On its face, this seems a wildly churlish thing to say about the three times consecutive European champions, but these last few years of Real Madrid teams have not been all that good. They have been timely, finding whatever gear—whatever luck—they have needed in continental competition while merely getting by the rest of the time. Zinedine Zidane’s genius was ego management and a certain commanding air, stalking the sidelines like a handsome eagle, one of the only men who could coax respect out of Cristiano Ronaldo. When his Real Madrid cooked, it was because Marcelo danced into the box, Ronaldo scored every half-chance, and Luka Modric and Toni Kroos merged into one mind, solving in real time problems Zidane couldn’t crack at a whiteboard. He kept the squad happy and focused, and they did the big work.

This isn’t a bad way to manage, when you’ve got the nigh unparalleled talent Madrid have accrued, and three successive Champions Leagues renders you more or less beyond criticism, but if you watched those Madrid teams domestically, they weren’t sterling against Real Sociedad and Alaves. They simply found ways to win, parlaying 15 or even five minutes of fine play into win after win. The level they assumed in big games wasn’t a regular thing. As often as not, they looked ordinary, a few bad bounces away from an enervating streak of losses and draws.

So it makes sense that with Ronaldo and Zidane gone, with Marcelo entering the half-washed Alvesian sunset stage of his career, Isco about three more weeks of benchings away from wandering the sidewalks with milk coagulating in his beard, one manager out the door already and the current one a dead man walking, soundly knocked out of the Copa del Rey by Barcelona midweek, then punted a quarter-mile from the league title race by that same eternal rival over the weekend, Real Madrid are finally in the midst of some harsh self-assessment. Well, if the folks who run the club aren’t, the local papers—pretty firmly in Florentino Perez’s pocket most of the time—certainly are. And anyway, Perez is a smart man. He knows what’s up, that he let this half-busted thing ride for a year too long and there are going to need to be drastic renovations over the summer.

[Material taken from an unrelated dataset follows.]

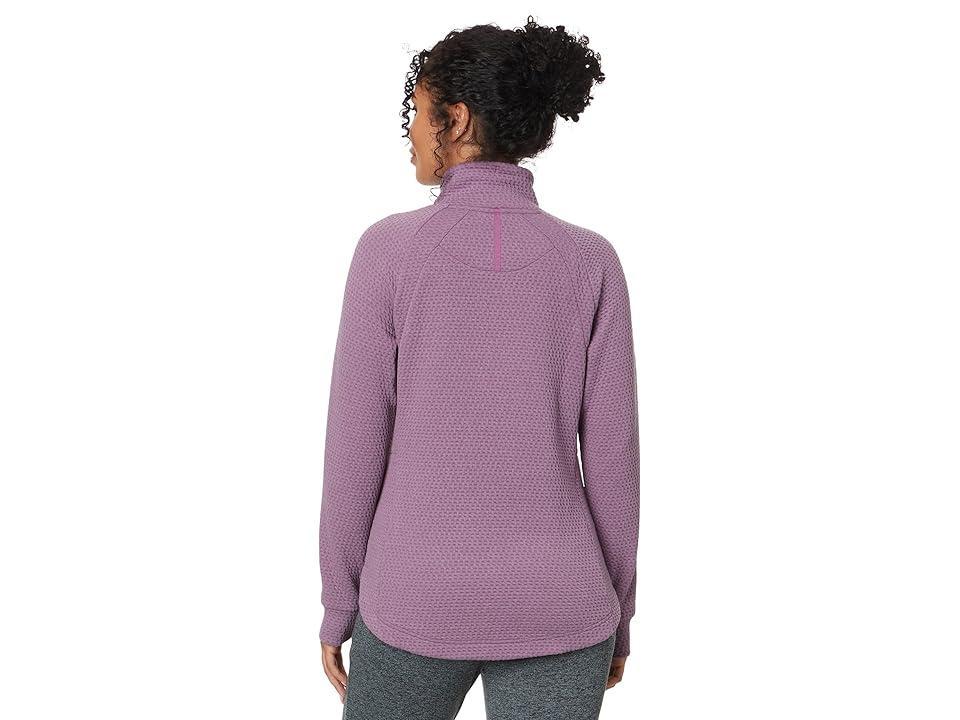 L.L.Bean Ridgeknit Crossneck Pullover (Mauve) Women's Clothing Product Image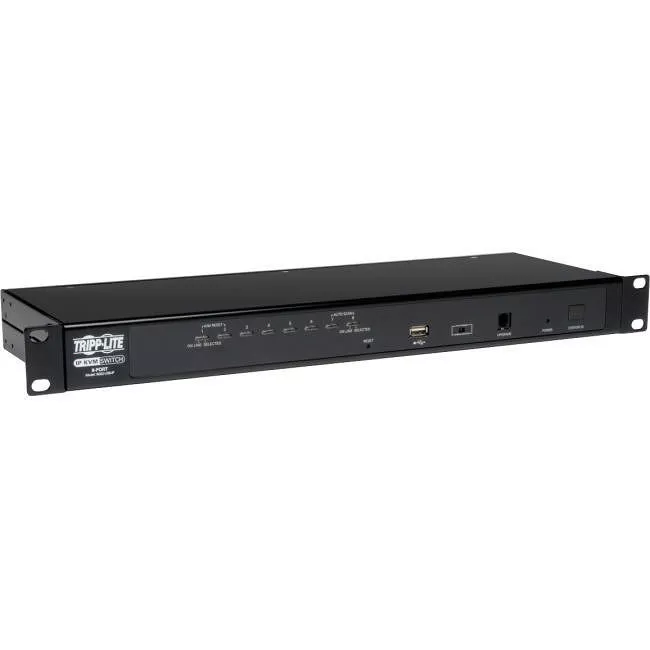 Tripp Lite B022-U08-IP 8-Port Rackmount KVM Switch w/ Built in IP and On Screen Display 1U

This isn’t hindsight: you could see that the changes should have come sooner. The attack had been built around Ronaldo, with Karim Benzema not a goal-getting nine so much as a table-setter for the Portuguese. Without his usual partner on the left wing, Benzema’s immense positional intuitiveness is wasted. Gareth Bale doesn’t fly into the spaces Benz leaves like Ronaldo did; Marco Asensio and Vinicius can’t yet quite trace geometry that advanced. You end up wishing the Frenchman would score more, but that’s not his game, and you wish Madrid were more inventive in the final third—seemingly every foray toward the box ends in a long shot or a cross—but they haven’t had to be in a long time.

There was an earned arrogance about Zidane’s sides, a sense that they would figure things out when they needed to. Under the since-sacked Julen Lopetegui, and the soon-not-invited-back Santi Solari, answers have been less forthcoming. In Ronaldo’s absence, no clear ideas have taken root, and that is what’s needed, when you lose the second-best player of his generation. Without invention or a world-historic goal threat, Madrid matches are dominated by hesitance, teammates crossed up or slightly annoyed with one another. Are you gonna—wait—okay, so what’re we… and another 23-yard effort wails plaintively over the crossbar.

Of course, the season isn’t completely over. The Champions League is still there for Real Madrid. Los Blancos were outplayed in the first leg against Ajax but came out on top anyway. They should take care of business at home, and from there, who knows how they’ll proceed through the tournament. Maybe they’ll draw Atlético Madrid and knock them around like they did a few weeks ago. Maybe they’ll draw the winner of Porto-Roma. There really is no accounting for the number of horseshoes they can extract from their collective bottoms when the stakes are highest. But that isn’t something you would bet on. Though Real Madrid might not adhere to logic, all you can go by in assessing them is your lying eyes, which tell you they’re not up for competing against Europe’s very best.

For once, it seems Real Madrid might die a reasonable death and finish a just-okay season with just-okay results. If that’s the case, or even if it isn’t, upheaval is inevitable. They’ll see if they can shake Mauricio Pochettino free from Tottenham, Eden Hazard from Chelsea. They’ll be linked with every established striker on the continent. Gareth Bale, having proven he lacks the consistency to fill Ronaldo’s boots, will be offloaded and replaced. A top-notch midfielder or left back might arrive. 

This is familiar stuff, prototypically Real Madrid Behavior, except that the club hasn’t operated that way for a while. They’ve mostly made smart, quasi-bargain-like signings, invested in youth, and paid more attention to fit than starpower. For a while, that has worked well, if not perfectly. But the advantage of being the biggest club in the world is that when all else fails, you can afford to be spectacularly unsubtle, remake the shape of an entire squad in the span of a single summer. Aging, out-of-whack, and without inspiration, that’s what Real Madrid require. They’ve always had the capacity to do it; now they finally have the impetus as well.